**** GIVEN TEXT

Part 1 – Front Cover
Companies will need to include the enhanced disclaimer on the front cover of the prospectus.
Part 2 – Identity of Directors, Key Executives, Advisers and Agents
The identities of the introducer and the consultant engaged to assist in (a) any group restructuring exercise in conjunction with the IPO; or (b) the issue of securities to investors during the period of 12 months prior to the date of lodgement of the prospectus for the purposes of facilitating the IPO have to be disclosed, together with the nature and terms of any material relationship of the introducer or consultant with the company. In the Response, MAS indicated that the term "consultant" was not defined as it is meant to be broad such as to cover any adviser hired for the aforesaid purposes.
Part 3 – Offer Statistics and Timetable
The new SFR clarifies that in the event that the offer price or the number of shares has not been fixed, a range may be stated, together with details on how and when the final price and the number of shares will be published. The market capitalisation at the time the shares will be listed is to be disclosed as well.
Part 4 – Key Information
Disclosure on the significant contingent liabilities and the nature of such liabilities is required. In relation to the use of proceeds to acquire or refinance the acquisition of any asset, business or entity, the carve-out for acquisitions made in the ordinary course of business has been removed. Additionally, details on the status of the acquisition, the estimated completion date and the amount of funds that has already been paid by the group (where applicable) are to be included.
Part 5 – Information on the Relevant Corporation
Under the new SFR, an email address is required to be included in the prospectus. Additionally, where a company has made any statement regarding its position in comparison with its competitors, the basis for such a statement would have to be disclosed.
The new SFR also requires additional disclosures on material tangible fixed assets of the group. Where the property will be acquired or is beneficially owned by the group, and the group has not obtained legal title to the property, a statement of that fact, the reasons why legal title has not been obtained, the potential impact on the group's operations and, if applicable, the expected date by which the legal title will be transferred to the group must be disclosed. In the case of leased properties, the group should disclose the identity of the lessor, the duration of the lease and, if the lease may be unilaterally terminated by the lessor, a statement of that fact and the potential impact of that fact on the relevant corporation's operations. MAS, in its Response, stated that this additional disclosure has been inserted as such information would be of interest to an investor.
However, it is no longer a requirement under the SFR to disclose a company's marketing activities. Notwithstanding this, MAS stated in its Response that any person making an offer of securities would still be subject to the general requirement under section 243 of the SFA that a prospectus for an offer of securities shall contain all the information that investors and their professional advisers would reasonably require to make an informed assessment of specified matters. Thus, marketing activities that fall under the general requirement of section 243 of the SFA should still be disclosed.
Part 6 – Operating and Financial Review and Prospects
Directors will have to provide a statement as to whether the working capital available to the group as at the date of lodgement of the prospectus is sufficient for at least the next 12 months, as compared to just for present requirements previously. MAS, in its Response, stated that the 12- month period was proposed after taking into account the practices in the UK and EU, and the time horizon which directors have to consider when assessing the appropriateness of the going concern assumption in preparing annual reports.

********

§ **STATED EXERCISE 1**: Edit the passage on prospectus disclosure requirements from "Part 1 – Front" to "the aforesaid purposes.", changing "prospectus" to "offer document".
§ **STATED EXERCISE 2**: Pick up the passage on prospectus disclosure requirements after its last sentence and carry it further.

**** DATA SEGMENT

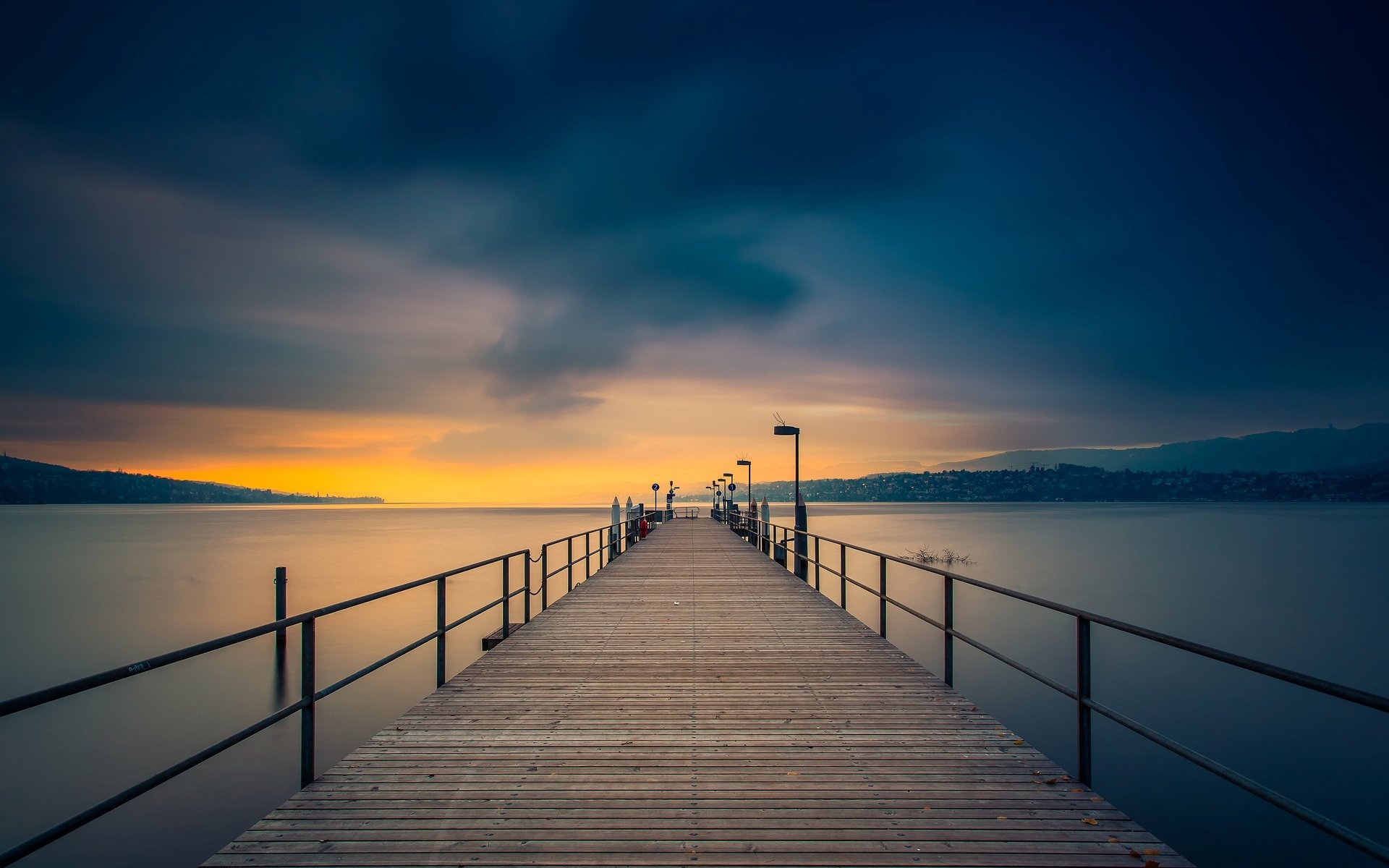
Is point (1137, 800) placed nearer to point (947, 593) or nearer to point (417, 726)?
point (947, 593)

********

§ **EXERCISE RESPONSE 1**:
Part 1 – Front Cover
Companies will need to include the enhanced disclaimer on the front cover of the offer document.
Part 2 – Identity of Directors, Key Executives, Advisers and Agents
The identities of the introducer and the consultant engaged to assist in (a) any group restructuring exercise in conjunction with the IPO; or (b) the issue of securities to investors during the period of 12 months prior to the date of lodgement of the offer document for the purposes of facilitating the IPO have to be disclosed, together with the nature and terms of any material relationship of the introducer or consultant with the company. In the Response, MAS indicated that the term "consultant" was not defined as it is meant to be broad such as to cover any adviser hired for the aforesaid purposes.

§ **EXERCISE RESPONSE 2**:
Companies are also now required to provide information on its credit policy, the circumstances under which credit terms may be extended, the average collection period and any material exposure to doubtful trade receivables and the amount which has been collected as of the latest practicable date, if the amount of trade receivables is material.
Part 7 – Substantial Shareholders, Directors, Key Executives and Employees
The new SFR prescribes that compensation paid, or to be paid, pursuant to any bonus or profit-sharing plan or any other profit-linked agreement or arrangement, to persons who are not directors or controlling shareholders need not be disclosed under certain circumstances. MAS has clarified in its Response that where a company is loss-making for a financial year, the carve-out would not apply and details of such a plan, agreement or arrangement and the basis of such person's participation would need to be disclosed.
Disclosure in relation to employees who are immediate family members of a director or chief executive officer whose remuneration exceeds S$50,000 during a relevant financial year has to be made or an explanation as to why such information is not disclosed has to be provided.
Part 9 – Financial Information
On 26 March 2018, SGX replaced references in the Listing Manual to Singapore Financial Reporting Standards with Singapore Financial Reporting Standards (International). SGX had issued practice notes to clarify the transitional arrangements such that where a listing applicant submits its financial statements for financial years that begin before 1 January 2018, the listing applicant would have to satisfy the relevant requirements under Part IX of the Fifth Schedule of the Securities and Futures (Offers of Investments)(Shares and Debentures) Regulations 2005. In line with the amendments to the Listing Manual, the new SFR has also provided for transitional relief from restating up to three years of historical annual financial statements from the Singapore Financial Reporting Standards to Singapore Financial Reporting Standards (International).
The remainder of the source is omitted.